Foods to Support Health Liver Detox
Try these food strategies support healthy detoxification:
- Eat cruciferous vegetables (broccoli, cauliflower, cabbage, kale, Brussel’s sprouts) 3-5 times per week or more. Consider broccoli sprouts a few times a week on a sandwich or salad. This superfood provides about 100 times more glucoraphanin than broccoli. When glucoraphanin is cut or chewed, it’s converted to sulphoraphane, the beneficial phytonutrient that has been extensively studied for its anti-inflammatory and anti-cancer properties. Sulphoraphane helps by increasing specific liver detox enzymes.
- Eat more greens or drink green juice. When your liver is processing and removing toxins on a regular basis, free radicals are formed which can be damaging to cells. The high level of antioxidants in dark leafy greens (such as spinach, dark lettuces, kale, and mustard or beet greens) protect cells and promote healthy detoxification.
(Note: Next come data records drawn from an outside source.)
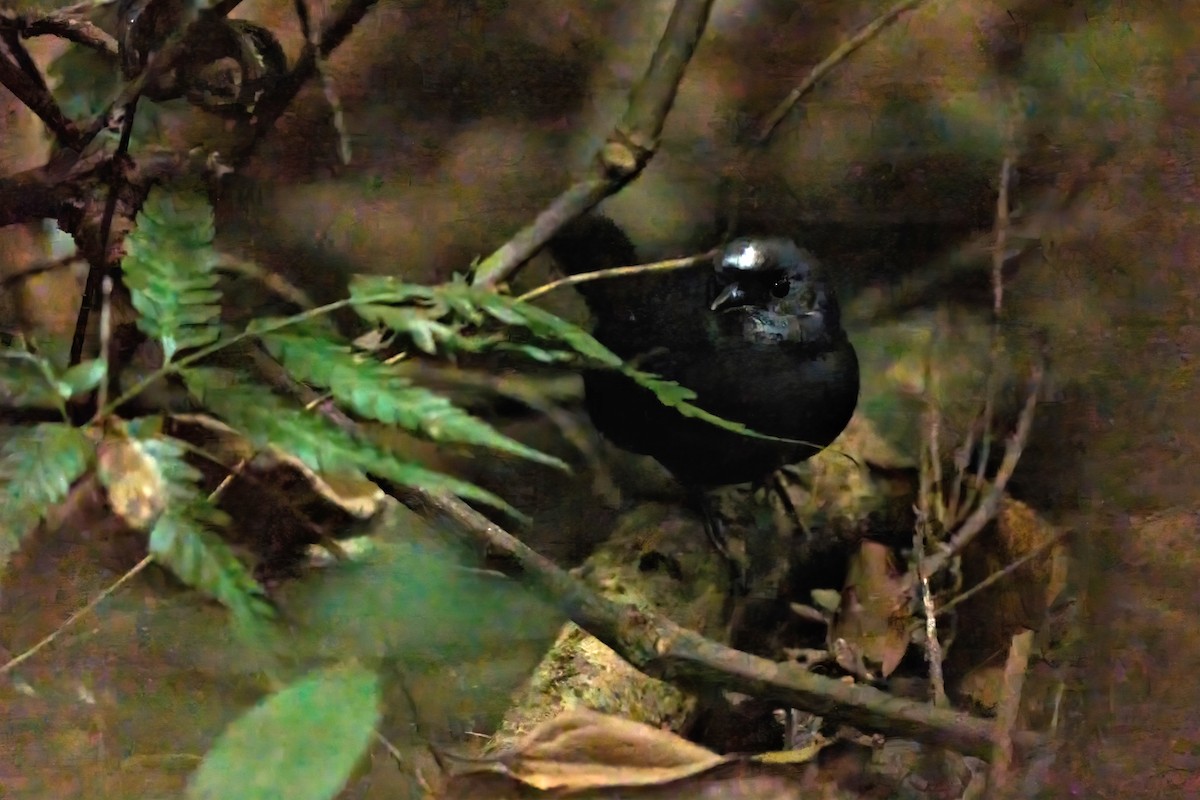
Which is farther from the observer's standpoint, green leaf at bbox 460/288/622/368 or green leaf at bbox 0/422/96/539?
green leaf at bbox 460/288/622/368

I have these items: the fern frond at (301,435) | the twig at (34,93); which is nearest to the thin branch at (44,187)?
the twig at (34,93)

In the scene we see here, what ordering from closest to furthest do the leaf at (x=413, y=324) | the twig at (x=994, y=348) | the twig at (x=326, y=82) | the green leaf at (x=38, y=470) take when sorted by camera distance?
the green leaf at (x=38, y=470) < the leaf at (x=413, y=324) < the twig at (x=326, y=82) < the twig at (x=994, y=348)

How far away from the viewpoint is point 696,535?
0.97 meters

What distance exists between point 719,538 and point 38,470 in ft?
2.15

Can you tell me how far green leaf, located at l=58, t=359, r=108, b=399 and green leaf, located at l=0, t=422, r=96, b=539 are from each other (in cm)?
5

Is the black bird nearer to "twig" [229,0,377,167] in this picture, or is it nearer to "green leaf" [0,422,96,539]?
"twig" [229,0,377,167]

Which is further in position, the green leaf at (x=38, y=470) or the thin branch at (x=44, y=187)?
the thin branch at (x=44, y=187)

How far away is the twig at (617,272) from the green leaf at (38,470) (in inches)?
14.2

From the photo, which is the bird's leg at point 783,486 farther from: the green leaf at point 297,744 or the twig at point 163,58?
the twig at point 163,58

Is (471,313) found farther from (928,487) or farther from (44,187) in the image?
(928,487)

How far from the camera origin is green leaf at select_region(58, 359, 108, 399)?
65 centimetres

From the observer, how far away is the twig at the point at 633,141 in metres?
0.85

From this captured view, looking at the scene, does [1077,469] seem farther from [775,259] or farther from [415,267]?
[415,267]

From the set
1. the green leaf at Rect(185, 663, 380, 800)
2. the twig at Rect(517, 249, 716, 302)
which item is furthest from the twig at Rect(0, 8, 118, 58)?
the green leaf at Rect(185, 663, 380, 800)
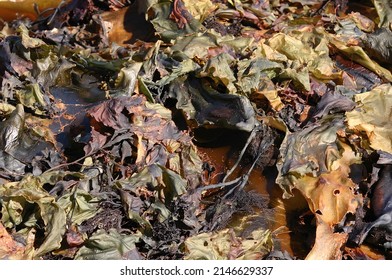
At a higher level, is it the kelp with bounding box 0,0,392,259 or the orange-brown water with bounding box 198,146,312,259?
the kelp with bounding box 0,0,392,259

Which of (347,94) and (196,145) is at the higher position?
(347,94)

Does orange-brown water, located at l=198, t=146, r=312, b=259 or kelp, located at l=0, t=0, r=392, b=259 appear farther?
orange-brown water, located at l=198, t=146, r=312, b=259

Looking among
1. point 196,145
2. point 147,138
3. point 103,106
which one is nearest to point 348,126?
point 196,145

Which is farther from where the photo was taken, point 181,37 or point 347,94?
point 181,37

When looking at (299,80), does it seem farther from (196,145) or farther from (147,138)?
(147,138)

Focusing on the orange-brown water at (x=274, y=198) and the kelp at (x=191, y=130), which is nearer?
the kelp at (x=191, y=130)

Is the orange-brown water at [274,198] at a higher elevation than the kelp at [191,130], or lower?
lower

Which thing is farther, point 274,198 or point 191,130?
point 191,130
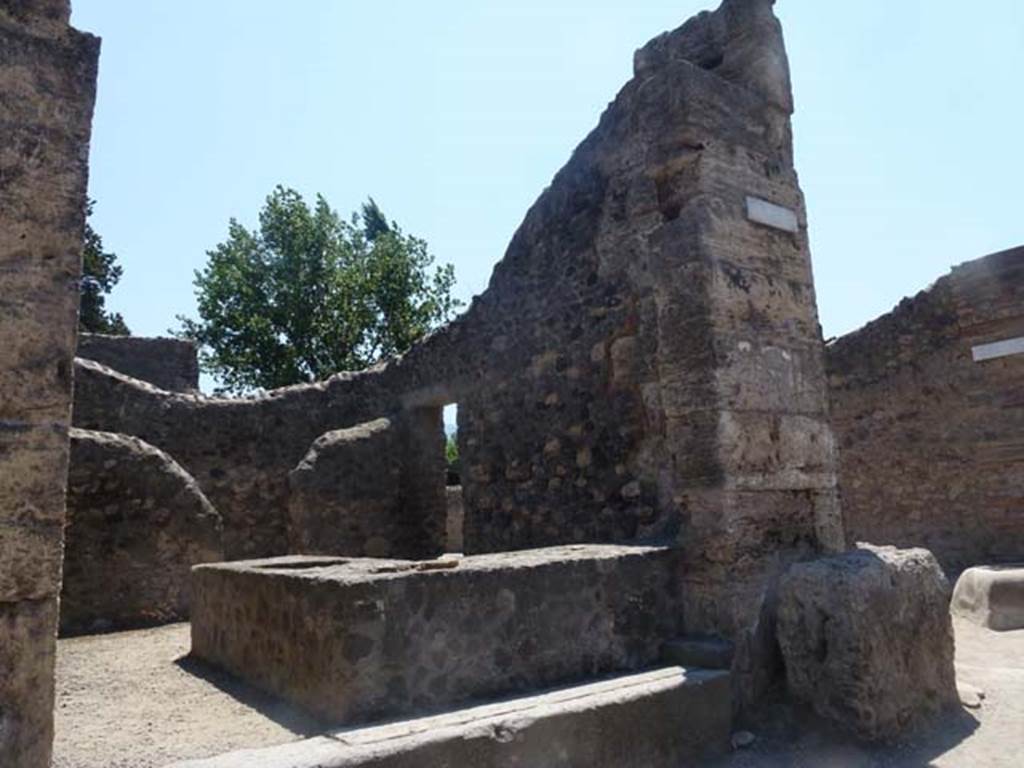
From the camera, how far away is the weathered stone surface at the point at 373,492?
7918 mm

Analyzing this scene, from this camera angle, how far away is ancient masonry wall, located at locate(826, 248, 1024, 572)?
30.9ft

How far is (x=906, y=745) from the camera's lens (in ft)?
11.0

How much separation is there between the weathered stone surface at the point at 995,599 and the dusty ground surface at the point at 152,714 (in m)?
6.04

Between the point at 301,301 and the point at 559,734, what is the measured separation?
2463cm

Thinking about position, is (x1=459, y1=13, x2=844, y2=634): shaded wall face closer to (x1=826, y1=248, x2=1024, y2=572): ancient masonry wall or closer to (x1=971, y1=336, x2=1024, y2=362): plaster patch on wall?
(x1=826, y1=248, x2=1024, y2=572): ancient masonry wall

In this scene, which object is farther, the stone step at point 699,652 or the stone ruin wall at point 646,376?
the stone ruin wall at point 646,376

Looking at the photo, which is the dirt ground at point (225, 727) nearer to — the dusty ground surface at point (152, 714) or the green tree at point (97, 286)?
the dusty ground surface at point (152, 714)

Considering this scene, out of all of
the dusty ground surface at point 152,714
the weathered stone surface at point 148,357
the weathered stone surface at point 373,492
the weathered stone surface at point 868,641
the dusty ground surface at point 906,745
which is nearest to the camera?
the dusty ground surface at point 152,714

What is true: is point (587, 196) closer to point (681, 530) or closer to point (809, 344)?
point (809, 344)

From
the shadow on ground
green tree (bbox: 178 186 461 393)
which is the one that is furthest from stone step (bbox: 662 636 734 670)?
green tree (bbox: 178 186 461 393)

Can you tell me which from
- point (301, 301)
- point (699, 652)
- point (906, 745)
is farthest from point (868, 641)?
point (301, 301)

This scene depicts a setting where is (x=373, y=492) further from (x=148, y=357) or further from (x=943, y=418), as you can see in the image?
(x=148, y=357)

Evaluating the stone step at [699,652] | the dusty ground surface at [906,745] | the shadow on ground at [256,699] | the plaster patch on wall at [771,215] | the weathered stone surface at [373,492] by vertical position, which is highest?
the plaster patch on wall at [771,215]

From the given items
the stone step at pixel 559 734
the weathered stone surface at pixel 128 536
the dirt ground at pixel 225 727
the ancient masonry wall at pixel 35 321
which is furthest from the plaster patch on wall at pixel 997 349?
the ancient masonry wall at pixel 35 321
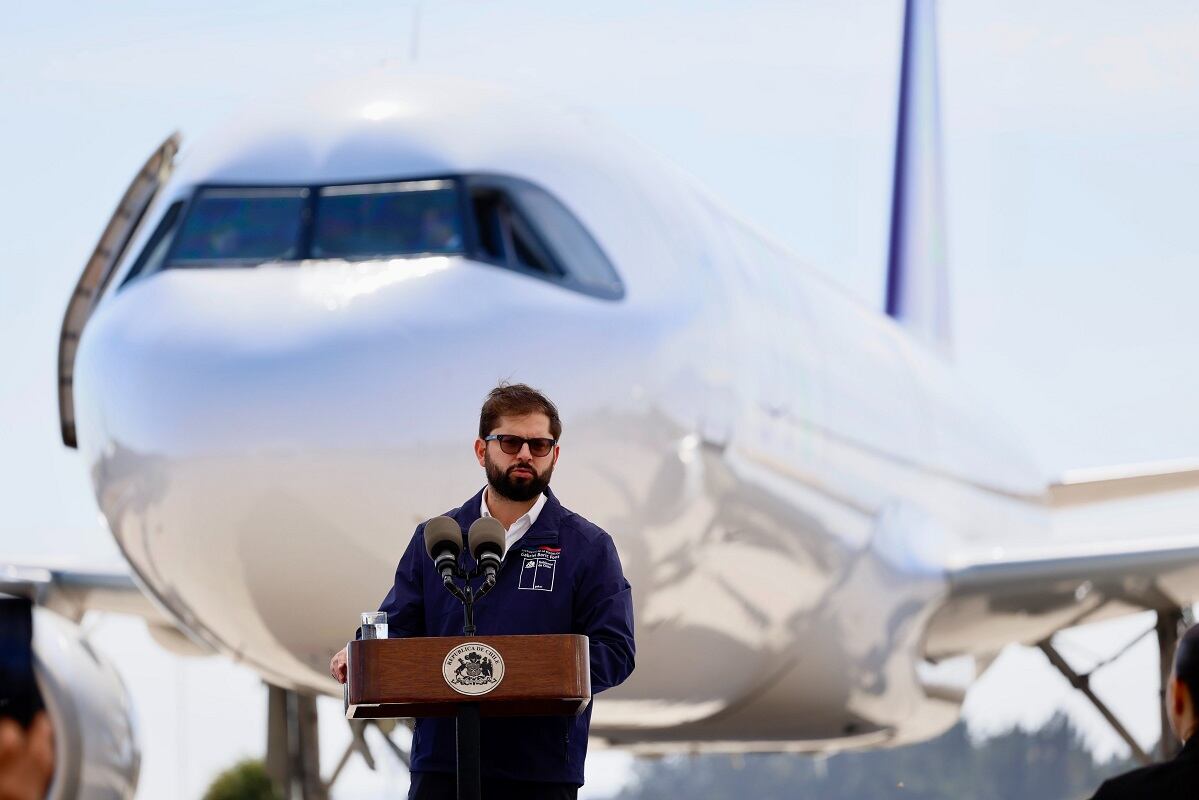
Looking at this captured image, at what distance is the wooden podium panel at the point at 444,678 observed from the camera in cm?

Dandelion greens are a great choice since they also help remove excess sugars and fat from the liver. Here is my favorite liver supportive green drink.
- Drink lemon water in the morning. Lemon can not only help improve liver function but it may also promote healthy skin (due to the high vitamin C content). One recent study showed that the high antioxidants in lemon juice reduced alcohol-related liver injury. Lemon also stimulates the liver’s bile production to help process fats.
To learn more about how improved liver function helps with weight loss, skin appearance, thyroid health and more, check out my Liver 911 online course.
Other Food Causes of Acne
Many other foods have been associated with acne. Refined grains, processed sugars, sweet beverages, desserts, fast foods, and even chocolate. Just keep in mind, the cleaner your diet, the clearer your skin. Try eliminating the biggest offenders first (soy and dairy), then support you liver with healthy detox foods. Remember to stay well hydrated, which is, and always has been, essential to great-looking skin.